___ EXTRACTED ENTRIES
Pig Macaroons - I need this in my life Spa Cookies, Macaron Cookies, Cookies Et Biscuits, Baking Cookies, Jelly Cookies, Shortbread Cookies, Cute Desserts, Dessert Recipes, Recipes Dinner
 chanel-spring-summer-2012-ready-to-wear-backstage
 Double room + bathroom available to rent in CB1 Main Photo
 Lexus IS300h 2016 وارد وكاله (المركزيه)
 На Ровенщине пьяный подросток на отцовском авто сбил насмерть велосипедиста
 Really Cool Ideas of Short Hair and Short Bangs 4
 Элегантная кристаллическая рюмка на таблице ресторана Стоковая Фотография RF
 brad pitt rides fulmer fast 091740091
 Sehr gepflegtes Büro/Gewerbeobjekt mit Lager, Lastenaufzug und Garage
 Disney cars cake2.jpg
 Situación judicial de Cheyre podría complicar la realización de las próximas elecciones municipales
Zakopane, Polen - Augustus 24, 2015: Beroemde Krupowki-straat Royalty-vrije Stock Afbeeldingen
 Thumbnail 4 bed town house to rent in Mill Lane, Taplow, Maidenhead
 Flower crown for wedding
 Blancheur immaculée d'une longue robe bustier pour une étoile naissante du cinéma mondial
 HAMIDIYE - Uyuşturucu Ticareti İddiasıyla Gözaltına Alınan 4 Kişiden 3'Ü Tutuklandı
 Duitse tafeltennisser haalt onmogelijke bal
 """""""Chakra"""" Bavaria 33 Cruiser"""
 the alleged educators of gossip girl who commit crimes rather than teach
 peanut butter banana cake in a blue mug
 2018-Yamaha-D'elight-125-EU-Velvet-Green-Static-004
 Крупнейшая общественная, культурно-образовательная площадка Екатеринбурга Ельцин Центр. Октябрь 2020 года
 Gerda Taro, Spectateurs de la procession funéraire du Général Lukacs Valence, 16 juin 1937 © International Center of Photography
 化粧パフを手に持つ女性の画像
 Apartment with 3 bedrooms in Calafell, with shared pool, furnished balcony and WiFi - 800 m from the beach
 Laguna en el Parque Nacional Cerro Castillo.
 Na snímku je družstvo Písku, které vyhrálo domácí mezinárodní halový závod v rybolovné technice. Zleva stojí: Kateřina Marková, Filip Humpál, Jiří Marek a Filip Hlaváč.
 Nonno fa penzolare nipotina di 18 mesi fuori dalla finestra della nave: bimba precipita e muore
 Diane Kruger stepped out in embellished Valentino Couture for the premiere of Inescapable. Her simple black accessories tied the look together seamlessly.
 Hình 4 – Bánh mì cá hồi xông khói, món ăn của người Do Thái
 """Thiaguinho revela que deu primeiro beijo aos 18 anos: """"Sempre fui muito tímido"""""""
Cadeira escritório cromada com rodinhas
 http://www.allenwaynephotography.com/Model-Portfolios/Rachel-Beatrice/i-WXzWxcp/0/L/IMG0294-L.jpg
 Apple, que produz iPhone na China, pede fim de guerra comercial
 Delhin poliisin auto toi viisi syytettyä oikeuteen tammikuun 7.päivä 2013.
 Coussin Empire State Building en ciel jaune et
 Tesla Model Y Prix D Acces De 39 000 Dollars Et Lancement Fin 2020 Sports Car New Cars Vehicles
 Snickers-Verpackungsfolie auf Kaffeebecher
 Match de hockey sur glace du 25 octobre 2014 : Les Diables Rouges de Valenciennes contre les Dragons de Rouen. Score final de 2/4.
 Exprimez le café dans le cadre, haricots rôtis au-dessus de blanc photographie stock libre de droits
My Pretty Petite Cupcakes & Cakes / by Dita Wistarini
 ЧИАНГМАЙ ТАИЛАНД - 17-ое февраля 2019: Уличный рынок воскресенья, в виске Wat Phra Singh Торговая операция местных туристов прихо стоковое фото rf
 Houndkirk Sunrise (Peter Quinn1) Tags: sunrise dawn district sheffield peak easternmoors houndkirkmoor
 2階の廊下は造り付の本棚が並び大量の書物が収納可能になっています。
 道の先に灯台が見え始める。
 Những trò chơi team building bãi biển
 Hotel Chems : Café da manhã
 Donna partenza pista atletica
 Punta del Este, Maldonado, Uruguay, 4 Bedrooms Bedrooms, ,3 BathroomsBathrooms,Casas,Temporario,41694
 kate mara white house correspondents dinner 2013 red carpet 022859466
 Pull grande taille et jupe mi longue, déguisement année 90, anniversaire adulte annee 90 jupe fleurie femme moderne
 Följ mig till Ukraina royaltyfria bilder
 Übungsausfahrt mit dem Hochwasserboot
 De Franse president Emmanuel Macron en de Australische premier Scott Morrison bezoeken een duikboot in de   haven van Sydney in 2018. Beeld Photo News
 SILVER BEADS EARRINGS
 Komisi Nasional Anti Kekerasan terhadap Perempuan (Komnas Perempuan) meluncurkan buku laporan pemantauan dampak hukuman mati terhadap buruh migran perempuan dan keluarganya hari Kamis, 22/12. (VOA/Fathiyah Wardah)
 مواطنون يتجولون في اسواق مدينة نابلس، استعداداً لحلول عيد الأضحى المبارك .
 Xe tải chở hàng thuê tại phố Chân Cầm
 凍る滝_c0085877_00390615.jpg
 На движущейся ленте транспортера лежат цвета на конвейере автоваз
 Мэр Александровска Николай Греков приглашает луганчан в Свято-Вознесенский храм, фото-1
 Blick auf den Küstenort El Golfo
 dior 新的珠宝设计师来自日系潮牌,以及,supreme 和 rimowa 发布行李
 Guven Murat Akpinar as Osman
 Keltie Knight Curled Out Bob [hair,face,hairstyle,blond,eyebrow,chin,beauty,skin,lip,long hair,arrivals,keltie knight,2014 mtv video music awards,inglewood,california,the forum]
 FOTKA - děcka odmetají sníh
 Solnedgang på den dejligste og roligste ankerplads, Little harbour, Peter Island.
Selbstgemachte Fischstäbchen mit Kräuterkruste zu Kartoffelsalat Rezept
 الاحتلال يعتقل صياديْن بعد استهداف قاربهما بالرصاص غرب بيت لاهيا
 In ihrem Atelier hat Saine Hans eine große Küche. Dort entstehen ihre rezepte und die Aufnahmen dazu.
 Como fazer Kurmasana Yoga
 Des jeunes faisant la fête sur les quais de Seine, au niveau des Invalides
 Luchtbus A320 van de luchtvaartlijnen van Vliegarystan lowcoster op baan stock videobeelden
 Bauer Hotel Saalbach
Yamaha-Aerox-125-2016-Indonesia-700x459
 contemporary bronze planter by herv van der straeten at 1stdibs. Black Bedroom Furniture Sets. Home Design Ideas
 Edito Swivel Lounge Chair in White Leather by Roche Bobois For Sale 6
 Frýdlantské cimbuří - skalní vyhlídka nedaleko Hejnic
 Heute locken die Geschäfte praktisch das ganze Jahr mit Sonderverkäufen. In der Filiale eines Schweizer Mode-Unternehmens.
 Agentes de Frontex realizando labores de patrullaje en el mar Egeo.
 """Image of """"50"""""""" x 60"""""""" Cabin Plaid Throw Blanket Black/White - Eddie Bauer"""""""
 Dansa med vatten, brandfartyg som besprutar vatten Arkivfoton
______
▶ _WORK TO BE COMPLETED_: Retype every line up to and including the one that contains "Элегантная кристаллическая рюмка", beginning at the first line of the records, with no edits.

▶ _TASK ANSWER_:
Pig Macaroons - I need this in my life Spa Cookies, Macaron Cookies, Cookies Et Biscuits, Baking Cookies, Jelly Cookies, Shortbread Cookies, Cute Desserts, Dessert Recipes, Recipes Dinner
 chanel-spring-summer-2012-ready-to-wear-backstage
 Double room + bathroom available to rent in CB1 Main Photo
 Lexus IS300h 2016 وارد وكاله (المركزيه)
 На Ровенщине пьяный подросток на отцовском авто сбил насмерть велосипедиста
 Really Cool Ideas of Short Hair and Short Bangs 4
 Элегантная кристаллическая рюмка на таблице ресторана Стоковая Фотография RF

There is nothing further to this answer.